Every day, as his skill at the dance became more manifest, Henry found occasion to bless the moment when he had decided to take lessons. He shuddered sometimes at the narrowness of his escape from disaster. Every day now it became more apparent to him, as he watched Minnie, that she was chafing at the monotony of her life. That fatal supper had wrecked the peace of their little home. Or perhaps it had merely precipitated the wreck. Sooner or later, he told himself, she was bound to have wearied of the dullness of her lot. At any rate, dating from shortly after that disturbing night, a lack of ease and spontaneity seemed to creep into their relations. A blight settled on the home.

Little by little Minnie and he were growing almost formal towards each other. She had lost her taste for being read to in the evenings and had developed a habit of pleading a headache and going early to bed. Sometimes, catching her eye when she was not expecting it, he surprised an enigmatic look in it. It was a look, however, which he was able to read. It meant that she was bored.
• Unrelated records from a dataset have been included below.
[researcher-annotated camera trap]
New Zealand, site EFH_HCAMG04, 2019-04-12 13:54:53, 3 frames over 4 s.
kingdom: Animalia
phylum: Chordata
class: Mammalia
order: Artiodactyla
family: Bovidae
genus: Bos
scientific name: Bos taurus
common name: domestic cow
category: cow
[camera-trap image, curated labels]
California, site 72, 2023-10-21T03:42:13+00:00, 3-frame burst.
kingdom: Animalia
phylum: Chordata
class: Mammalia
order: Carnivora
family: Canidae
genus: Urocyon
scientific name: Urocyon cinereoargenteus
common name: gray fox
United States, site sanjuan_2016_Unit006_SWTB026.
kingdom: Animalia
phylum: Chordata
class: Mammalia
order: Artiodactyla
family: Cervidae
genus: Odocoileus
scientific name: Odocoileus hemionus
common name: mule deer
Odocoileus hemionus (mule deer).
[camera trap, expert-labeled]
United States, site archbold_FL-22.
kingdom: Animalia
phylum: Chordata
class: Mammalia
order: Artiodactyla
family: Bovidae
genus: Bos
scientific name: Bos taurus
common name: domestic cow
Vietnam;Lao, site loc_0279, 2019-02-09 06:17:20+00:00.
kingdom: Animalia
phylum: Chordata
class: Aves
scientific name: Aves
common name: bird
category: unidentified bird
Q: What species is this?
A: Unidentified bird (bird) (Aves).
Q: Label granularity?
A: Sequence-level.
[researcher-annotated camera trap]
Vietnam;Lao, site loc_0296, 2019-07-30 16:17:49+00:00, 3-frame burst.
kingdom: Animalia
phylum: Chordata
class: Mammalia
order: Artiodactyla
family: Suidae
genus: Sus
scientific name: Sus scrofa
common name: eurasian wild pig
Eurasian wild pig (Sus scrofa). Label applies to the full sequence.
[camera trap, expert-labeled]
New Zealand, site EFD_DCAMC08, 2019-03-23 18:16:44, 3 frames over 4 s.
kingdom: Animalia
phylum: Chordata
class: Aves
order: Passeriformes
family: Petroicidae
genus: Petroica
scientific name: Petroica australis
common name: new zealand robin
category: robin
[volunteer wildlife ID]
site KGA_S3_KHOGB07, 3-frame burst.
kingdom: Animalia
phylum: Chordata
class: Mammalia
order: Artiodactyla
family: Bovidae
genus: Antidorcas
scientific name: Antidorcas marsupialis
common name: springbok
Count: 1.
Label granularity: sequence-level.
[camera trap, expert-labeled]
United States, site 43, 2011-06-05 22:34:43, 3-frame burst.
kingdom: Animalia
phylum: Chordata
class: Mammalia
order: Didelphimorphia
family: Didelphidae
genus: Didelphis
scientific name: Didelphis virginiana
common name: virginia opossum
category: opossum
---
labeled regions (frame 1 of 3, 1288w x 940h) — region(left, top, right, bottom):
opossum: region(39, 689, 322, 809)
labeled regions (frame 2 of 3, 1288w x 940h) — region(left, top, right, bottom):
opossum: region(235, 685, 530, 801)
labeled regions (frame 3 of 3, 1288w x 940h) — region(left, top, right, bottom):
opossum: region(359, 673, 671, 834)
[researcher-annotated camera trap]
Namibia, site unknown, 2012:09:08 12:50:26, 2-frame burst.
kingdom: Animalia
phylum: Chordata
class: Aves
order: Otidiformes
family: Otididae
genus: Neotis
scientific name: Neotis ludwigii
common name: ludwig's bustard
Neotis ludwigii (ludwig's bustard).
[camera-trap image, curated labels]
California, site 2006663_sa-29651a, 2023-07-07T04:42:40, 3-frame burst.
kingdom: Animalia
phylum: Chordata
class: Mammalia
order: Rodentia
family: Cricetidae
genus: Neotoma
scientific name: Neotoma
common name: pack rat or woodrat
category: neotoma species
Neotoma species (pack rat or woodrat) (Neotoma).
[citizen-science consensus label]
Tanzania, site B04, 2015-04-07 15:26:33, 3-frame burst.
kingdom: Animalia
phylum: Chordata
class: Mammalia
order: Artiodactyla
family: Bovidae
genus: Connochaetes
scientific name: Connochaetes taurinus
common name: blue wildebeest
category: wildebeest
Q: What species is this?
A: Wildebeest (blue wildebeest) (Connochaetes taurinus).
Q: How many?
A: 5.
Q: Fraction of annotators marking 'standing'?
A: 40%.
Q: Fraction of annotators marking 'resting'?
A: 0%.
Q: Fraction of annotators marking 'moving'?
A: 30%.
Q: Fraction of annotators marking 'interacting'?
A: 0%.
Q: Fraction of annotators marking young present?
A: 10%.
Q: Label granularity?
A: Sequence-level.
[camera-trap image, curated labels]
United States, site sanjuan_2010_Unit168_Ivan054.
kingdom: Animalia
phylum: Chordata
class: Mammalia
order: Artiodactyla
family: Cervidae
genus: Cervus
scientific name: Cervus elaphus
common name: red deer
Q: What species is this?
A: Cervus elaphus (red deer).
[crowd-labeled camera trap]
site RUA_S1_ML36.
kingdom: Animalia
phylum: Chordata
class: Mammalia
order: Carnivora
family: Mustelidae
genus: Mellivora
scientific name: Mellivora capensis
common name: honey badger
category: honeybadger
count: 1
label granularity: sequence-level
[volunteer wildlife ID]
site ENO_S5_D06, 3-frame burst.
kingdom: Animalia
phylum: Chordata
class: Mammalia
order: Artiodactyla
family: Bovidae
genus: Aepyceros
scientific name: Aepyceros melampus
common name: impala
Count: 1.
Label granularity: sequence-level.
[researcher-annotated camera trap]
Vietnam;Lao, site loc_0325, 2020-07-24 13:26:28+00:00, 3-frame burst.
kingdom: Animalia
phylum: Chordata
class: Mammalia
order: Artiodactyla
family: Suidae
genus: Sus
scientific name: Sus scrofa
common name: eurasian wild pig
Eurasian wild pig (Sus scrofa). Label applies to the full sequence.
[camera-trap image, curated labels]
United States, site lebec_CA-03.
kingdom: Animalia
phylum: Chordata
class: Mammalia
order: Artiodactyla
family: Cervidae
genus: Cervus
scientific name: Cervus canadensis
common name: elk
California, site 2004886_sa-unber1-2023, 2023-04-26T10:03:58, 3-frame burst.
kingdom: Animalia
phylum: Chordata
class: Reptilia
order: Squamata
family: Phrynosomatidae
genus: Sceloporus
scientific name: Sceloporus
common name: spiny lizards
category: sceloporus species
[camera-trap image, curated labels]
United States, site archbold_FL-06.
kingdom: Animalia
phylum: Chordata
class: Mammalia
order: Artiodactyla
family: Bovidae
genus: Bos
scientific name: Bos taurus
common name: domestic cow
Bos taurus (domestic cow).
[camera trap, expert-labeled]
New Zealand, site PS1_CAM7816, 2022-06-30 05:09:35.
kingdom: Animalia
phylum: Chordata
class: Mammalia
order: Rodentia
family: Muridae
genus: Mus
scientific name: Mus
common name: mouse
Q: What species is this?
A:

It might have been expected that this state of affairs would have distressed Henry. It gave him, on the contrary, a pleasurable thrill. It made him feel that it had been worth it, going through the torments of learning to dance. The more bored she was now the greater her delight when he revealed himself dramatically. If she had been contented with the life which he could offer her as a non-dancer, what was the sense of losing weight and money in order to learn the steps? He enjoyed the silent, uneasy evenings which had supplanted those cheery ones of the first year of their marriage. The more uncomfortable they were now, the more they would appreciate their happiness later on.